== Provided passage ==

Thursday, October 12, 2017

Slow on the Uptake

In my hometown of East Helena, Montana, people like me are referred to as “slow on the uptake.”  What that means, when translated into the Queen’s English, is that it took me until yesterday to figure out that women are totally different from men.
I even have a photograph to prove it!
Yesterday, after spending a good portion of the day prepping for a class I will be teaching today, I slammed around the kitchen cupboards looking for something to munch on.  When I opened the cabinet where we store our crackers, I saw the saltines I had opened and then stored the other night and the Ritz crackers, that girl had opened and stored the same night.
Based on the photograph, I think one of us is bumbling through life and the other is that girl.

--Mitchell Hegman

Wednesday, October 11, 2017

Princess Lilith

One morning, Princess Lilith went out walking in the forest.  This was not the enchanted forest, but pretty close to it.  She soon found herself alongside a small stream.  The stream was attended by low dogwood and wood rose and the clear water murmured as it threaded along the shadows of larger maple trees.   
Princess Lilith removed her slippers, raised her long billowing dress and stepped into the stream, allowing the chill water to tickle at her ankles.  And that’s where she first saw the small frog sitting on a green, moss-covered rock on the bank nearby.
The frog did not object when Princess Lilith scooped it up and brought it close to her face.
The frog was unlike any other she had ever seen.  It was deep red in color—almost Real Red, the same color she had recently found at the Sherwin Williams paint store when she went shopping for castle paint.    
“I am Princess Lilith,” she informed the frog.  “I have long been seeking a handsome prince.  It is said that kissing the right frog will turn the frog into a handsome prince.  I can only imagine what a handsome prince you would make!”
Princess Lilith kissed the frog.
Almost immediately an acrid taste swelled across her tongue.  She dropped the frog, splashed out of the stream, and retrieved her slippers.  Dizzy and unsure, Princess Lilith made it about twenty feet into the woods before she fell over, dead.

--Mitchell Hegman

Tuesday, October 10, 2017

The ‘Goodbye’ Problem

I sat down with a yellow pad, thinking I might write a poem.  For those of you smart enough to have never attempted writing a poem, such a task is generally, often, specifically, totally, undeniably frustrating.

===

# [What the task requires]
Rewrite everything in the blog excerpt from "Thursday, October 12, 2017" down to "is that girl.", putting "picture" wherever "photograph" appears. The lines that come next are separate material with no connection to the blog excerpt.

== Record list ==

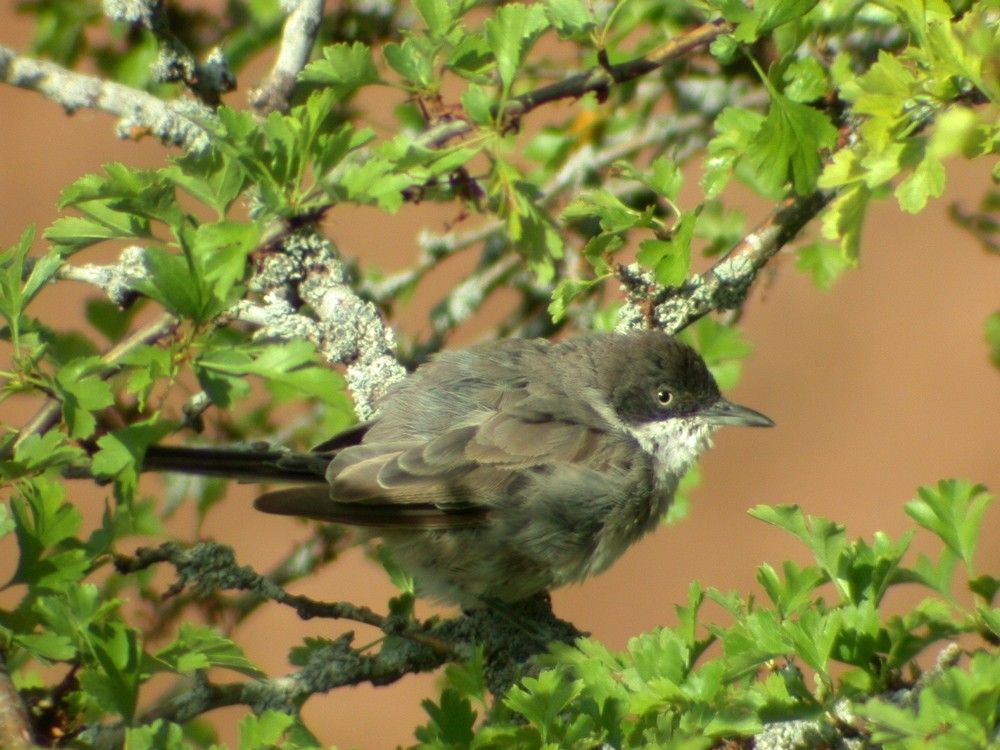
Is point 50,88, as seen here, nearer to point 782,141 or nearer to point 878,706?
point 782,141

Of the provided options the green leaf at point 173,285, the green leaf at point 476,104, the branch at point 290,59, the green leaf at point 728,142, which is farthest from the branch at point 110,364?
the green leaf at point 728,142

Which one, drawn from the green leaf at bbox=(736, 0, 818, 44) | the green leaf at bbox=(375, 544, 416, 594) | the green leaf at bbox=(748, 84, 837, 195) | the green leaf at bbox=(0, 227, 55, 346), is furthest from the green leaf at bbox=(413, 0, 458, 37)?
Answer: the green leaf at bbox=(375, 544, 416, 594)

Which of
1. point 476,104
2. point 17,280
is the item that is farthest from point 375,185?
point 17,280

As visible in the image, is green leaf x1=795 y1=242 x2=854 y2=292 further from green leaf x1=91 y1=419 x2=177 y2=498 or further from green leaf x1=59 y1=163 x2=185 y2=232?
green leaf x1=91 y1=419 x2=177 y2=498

===

# [Finished task]
Thursday, October 12, 2017

Slow on the Uptake

In my hometown of East Helena, Montana, people like me are referred to as “slow on the uptake.”  What that means, when translated into the Queen’s English, is that it took me until yesterday to figure out that women are totally different from men.
I even have a picture to prove it!
Yesterday, after spending a good portion of the day prepping for a class I will be teaching today, I slammed around the kitchen cupboards looking for something to munch on.  When I opened the cabinet where we store our crackers, I saw the saltines I had opened and then stored the other night and the Ritz crackers, that girl had opened and stored the same night.
Based on the picture, I think one of us is bumbling through life and the other is that girl.